Carbapenem resistance in Klebsiella pneumoniae due the KPC production has been reported in worldwide. The blaKPC genes are commonly encoded on plasmid transferable and transposons, which explains the rapid spread of this resistance determinant. The aim of this study was perform the molecular characterization of genetically related K. pneumoniae clinical isolates carrying blaKPC gene with distinct susceptibility profiles to carbapenems.
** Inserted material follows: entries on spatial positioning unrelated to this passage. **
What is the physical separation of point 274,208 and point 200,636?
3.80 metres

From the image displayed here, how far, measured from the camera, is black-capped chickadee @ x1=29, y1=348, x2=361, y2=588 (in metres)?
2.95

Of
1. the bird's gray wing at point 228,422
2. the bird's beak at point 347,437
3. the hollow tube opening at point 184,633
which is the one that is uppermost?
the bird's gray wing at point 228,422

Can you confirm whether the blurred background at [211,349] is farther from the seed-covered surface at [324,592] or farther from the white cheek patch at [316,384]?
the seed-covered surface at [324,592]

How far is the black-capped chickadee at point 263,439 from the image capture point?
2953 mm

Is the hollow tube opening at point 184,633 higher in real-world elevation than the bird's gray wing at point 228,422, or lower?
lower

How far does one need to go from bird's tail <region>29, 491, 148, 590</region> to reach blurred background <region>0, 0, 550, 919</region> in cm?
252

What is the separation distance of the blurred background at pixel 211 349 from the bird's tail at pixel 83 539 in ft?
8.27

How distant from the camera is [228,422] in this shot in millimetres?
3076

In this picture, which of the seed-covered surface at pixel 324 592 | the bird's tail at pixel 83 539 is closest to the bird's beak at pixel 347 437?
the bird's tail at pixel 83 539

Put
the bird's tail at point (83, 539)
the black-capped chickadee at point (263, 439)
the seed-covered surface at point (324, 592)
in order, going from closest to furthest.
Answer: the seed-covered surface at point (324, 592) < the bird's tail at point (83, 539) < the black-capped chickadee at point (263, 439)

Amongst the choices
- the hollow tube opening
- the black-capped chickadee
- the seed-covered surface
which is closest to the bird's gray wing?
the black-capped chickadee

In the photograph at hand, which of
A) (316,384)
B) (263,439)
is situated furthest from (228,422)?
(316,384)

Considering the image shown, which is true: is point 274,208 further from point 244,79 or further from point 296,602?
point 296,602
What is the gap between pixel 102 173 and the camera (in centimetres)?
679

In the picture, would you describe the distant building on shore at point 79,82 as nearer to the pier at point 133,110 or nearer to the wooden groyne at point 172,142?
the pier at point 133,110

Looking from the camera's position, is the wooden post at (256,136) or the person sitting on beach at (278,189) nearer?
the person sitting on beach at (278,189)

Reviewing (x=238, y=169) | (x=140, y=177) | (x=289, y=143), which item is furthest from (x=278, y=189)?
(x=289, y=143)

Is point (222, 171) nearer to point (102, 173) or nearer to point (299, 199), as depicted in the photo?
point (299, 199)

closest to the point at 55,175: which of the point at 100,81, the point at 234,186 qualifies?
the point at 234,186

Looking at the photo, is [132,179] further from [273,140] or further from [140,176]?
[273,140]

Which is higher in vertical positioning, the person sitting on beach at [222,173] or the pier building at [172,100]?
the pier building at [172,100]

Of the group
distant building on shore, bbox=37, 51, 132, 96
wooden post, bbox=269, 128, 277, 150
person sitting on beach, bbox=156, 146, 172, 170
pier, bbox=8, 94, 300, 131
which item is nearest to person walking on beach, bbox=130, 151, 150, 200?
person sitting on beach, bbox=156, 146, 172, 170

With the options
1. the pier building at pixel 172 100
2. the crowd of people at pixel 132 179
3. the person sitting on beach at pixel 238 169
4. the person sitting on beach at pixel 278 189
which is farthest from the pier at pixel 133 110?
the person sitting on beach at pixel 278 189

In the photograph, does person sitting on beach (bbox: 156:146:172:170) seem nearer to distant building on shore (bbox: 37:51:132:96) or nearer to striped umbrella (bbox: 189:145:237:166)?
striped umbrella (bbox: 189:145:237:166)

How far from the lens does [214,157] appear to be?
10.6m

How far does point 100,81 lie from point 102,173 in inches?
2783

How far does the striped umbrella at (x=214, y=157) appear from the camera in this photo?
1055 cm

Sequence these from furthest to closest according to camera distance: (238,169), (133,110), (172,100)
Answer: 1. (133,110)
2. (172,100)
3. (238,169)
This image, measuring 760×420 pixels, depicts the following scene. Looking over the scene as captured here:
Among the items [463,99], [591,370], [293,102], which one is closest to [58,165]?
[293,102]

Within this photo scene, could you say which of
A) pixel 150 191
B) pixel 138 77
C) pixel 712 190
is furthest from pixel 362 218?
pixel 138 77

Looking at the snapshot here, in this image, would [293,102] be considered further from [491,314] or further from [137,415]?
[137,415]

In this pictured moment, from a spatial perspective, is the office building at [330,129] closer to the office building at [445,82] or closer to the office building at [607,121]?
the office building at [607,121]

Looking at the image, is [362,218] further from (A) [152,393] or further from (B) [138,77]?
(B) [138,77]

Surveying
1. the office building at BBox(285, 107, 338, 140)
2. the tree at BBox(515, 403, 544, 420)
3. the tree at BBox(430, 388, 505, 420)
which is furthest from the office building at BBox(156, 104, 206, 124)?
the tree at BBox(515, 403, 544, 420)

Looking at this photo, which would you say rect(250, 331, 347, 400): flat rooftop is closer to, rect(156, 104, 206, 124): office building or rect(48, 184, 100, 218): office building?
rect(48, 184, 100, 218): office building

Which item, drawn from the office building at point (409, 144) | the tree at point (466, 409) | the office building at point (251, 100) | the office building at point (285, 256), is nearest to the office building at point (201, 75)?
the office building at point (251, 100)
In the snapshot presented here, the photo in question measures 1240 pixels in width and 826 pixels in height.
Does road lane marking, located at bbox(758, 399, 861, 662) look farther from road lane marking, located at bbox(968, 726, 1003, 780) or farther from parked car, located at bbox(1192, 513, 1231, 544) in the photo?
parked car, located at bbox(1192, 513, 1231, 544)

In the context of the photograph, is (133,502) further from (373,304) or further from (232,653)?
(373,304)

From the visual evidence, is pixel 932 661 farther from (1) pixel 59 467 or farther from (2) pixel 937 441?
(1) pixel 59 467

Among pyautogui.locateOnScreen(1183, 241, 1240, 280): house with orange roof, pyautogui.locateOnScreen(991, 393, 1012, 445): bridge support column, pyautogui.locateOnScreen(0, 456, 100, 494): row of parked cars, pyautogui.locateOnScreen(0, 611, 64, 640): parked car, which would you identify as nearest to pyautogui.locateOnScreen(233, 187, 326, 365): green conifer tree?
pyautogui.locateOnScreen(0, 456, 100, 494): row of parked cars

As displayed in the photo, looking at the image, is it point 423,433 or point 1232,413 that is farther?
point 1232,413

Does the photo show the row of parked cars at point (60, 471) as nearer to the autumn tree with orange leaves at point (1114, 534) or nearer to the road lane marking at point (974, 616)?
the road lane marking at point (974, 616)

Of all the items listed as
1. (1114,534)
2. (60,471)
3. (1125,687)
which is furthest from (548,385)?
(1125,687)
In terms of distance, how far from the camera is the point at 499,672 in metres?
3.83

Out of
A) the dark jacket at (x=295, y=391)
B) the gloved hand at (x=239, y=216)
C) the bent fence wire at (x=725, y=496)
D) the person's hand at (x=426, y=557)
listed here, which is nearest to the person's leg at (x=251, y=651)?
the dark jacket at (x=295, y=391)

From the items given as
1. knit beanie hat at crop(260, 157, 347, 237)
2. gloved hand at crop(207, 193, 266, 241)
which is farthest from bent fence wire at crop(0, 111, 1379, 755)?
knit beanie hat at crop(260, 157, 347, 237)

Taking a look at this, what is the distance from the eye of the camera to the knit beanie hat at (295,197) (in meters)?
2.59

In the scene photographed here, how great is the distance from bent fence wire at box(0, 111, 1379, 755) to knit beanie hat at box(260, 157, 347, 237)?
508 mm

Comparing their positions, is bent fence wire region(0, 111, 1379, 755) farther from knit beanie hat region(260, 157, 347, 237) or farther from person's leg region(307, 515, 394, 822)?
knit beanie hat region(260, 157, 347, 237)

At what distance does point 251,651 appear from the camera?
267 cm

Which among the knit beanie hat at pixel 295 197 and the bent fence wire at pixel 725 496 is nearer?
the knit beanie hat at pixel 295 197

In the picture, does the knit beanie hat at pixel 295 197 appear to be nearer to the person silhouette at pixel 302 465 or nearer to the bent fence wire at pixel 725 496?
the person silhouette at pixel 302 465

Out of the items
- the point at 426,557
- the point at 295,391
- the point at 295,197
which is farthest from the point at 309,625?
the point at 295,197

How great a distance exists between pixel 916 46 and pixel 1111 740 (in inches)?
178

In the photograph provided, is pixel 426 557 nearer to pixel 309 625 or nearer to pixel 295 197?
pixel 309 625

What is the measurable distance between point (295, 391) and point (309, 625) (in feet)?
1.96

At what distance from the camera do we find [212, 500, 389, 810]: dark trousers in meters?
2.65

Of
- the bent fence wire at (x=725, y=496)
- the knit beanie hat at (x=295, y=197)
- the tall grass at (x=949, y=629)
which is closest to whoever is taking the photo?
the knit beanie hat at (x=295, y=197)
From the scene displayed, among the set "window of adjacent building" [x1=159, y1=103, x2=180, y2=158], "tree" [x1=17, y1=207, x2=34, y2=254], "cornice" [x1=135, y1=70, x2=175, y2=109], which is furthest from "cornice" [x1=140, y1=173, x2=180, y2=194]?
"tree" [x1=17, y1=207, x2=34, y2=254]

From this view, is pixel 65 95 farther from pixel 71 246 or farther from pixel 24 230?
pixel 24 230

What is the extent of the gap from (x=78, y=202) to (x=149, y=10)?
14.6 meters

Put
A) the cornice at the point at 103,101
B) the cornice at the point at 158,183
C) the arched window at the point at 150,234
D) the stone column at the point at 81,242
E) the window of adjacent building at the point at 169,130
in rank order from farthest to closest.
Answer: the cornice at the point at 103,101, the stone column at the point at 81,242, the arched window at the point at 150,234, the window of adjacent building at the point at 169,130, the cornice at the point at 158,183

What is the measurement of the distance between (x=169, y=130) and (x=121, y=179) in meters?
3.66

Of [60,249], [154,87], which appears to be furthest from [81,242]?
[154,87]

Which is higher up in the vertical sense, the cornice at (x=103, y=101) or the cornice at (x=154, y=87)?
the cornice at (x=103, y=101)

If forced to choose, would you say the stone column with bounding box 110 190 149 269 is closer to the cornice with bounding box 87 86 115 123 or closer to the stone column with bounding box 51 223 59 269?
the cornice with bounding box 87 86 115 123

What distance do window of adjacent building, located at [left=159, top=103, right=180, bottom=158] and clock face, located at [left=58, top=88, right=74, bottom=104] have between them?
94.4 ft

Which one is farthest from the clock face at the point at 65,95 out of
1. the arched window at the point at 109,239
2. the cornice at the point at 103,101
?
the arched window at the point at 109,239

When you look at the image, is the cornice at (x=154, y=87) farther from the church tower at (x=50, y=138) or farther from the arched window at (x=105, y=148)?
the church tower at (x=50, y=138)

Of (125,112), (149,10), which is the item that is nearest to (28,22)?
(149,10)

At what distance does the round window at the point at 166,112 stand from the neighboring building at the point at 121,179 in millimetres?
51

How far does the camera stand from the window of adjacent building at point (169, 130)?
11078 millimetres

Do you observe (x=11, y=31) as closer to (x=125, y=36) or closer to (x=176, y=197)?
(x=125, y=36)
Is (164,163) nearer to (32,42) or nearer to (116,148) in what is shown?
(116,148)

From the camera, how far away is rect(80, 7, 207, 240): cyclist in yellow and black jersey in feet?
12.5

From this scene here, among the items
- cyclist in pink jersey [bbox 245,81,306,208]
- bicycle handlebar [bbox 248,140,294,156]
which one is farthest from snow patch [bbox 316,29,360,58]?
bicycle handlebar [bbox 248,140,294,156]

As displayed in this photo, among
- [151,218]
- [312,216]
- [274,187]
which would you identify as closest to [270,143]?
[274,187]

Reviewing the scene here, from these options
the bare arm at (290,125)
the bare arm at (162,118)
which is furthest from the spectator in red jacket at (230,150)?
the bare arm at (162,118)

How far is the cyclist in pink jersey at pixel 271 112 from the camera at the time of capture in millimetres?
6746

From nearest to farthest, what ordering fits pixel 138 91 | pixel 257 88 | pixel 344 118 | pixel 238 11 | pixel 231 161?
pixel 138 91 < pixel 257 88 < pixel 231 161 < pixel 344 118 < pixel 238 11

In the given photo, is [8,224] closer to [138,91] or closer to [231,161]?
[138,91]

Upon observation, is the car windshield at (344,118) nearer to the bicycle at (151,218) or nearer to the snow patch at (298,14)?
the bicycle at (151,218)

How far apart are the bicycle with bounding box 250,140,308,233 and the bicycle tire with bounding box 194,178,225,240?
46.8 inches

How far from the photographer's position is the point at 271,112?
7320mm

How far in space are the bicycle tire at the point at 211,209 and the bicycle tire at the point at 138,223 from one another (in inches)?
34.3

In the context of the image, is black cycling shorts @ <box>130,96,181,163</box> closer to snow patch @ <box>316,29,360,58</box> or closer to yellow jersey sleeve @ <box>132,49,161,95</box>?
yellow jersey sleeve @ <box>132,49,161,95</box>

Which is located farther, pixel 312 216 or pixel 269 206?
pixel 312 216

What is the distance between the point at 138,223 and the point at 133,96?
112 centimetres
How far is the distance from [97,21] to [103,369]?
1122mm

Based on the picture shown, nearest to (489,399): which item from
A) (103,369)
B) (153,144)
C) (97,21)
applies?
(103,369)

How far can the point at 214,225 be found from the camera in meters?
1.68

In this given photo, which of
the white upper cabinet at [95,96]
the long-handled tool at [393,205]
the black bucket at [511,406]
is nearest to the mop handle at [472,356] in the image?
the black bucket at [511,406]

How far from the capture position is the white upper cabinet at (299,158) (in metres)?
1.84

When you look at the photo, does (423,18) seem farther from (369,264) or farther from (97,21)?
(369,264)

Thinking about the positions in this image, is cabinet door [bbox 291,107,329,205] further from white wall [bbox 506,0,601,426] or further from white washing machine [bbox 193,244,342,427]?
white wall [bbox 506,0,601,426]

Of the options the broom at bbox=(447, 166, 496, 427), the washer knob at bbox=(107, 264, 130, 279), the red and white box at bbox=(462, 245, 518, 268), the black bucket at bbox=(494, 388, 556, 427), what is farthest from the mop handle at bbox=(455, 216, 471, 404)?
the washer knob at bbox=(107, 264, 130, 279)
The isolates (KPN132 and KPN133) were collected with one week of interval from the same patient. The minimal inhibitory concentrations (MIC) were determined using microdilution broth. The blaKPC, blaTEM, blaSHV, blaCTX-M genes, class 1 integron elements, plasmid typing, determining of sequence type (ST) and analysis of the genetic environment blaKPC gene were investigated by PCR. The plasmid DNA obtained with Plasmid Mini Kit (QIAGEN) was used for transformation experiments in the DH5α recipient strain. The isolates were resistant to all beta-lactams tested and ciprofloxacin. Molecular analyzes revealed the presence of blaKPC-2, blaTEM, blaCTX-M-2-like genes and class 1 integron in both isolates their transformants. Despite the presence of the same resistance genes, the KPN133 isolate showed higher MIC values for cefotaxime, cefepime, meropenem and ertapenem compared to isolated KPN132. The plasmid analysis indicated the presence of a 39 kb plasmid, which belongs to the group IncK, in KPN 132 and KPN133 transformant cells, suggesting the blaKPC-2 location. The analysis of the genetic environment of blaKPC-2 gene revealed the presence of a transposon Tn4401b, the most widespread isoform in Brazil. MLST analysis resulted in ST11, part of CC258, the clonal complex more disseminated in the world, often reported in Brazil. The distinct phenotypic profiles to carbapenems presented by isolates should be a result of regulatory mechanisms of the expression of blaKPC gene, as previously reported. Further analysis will be performed to identify these mechanisms.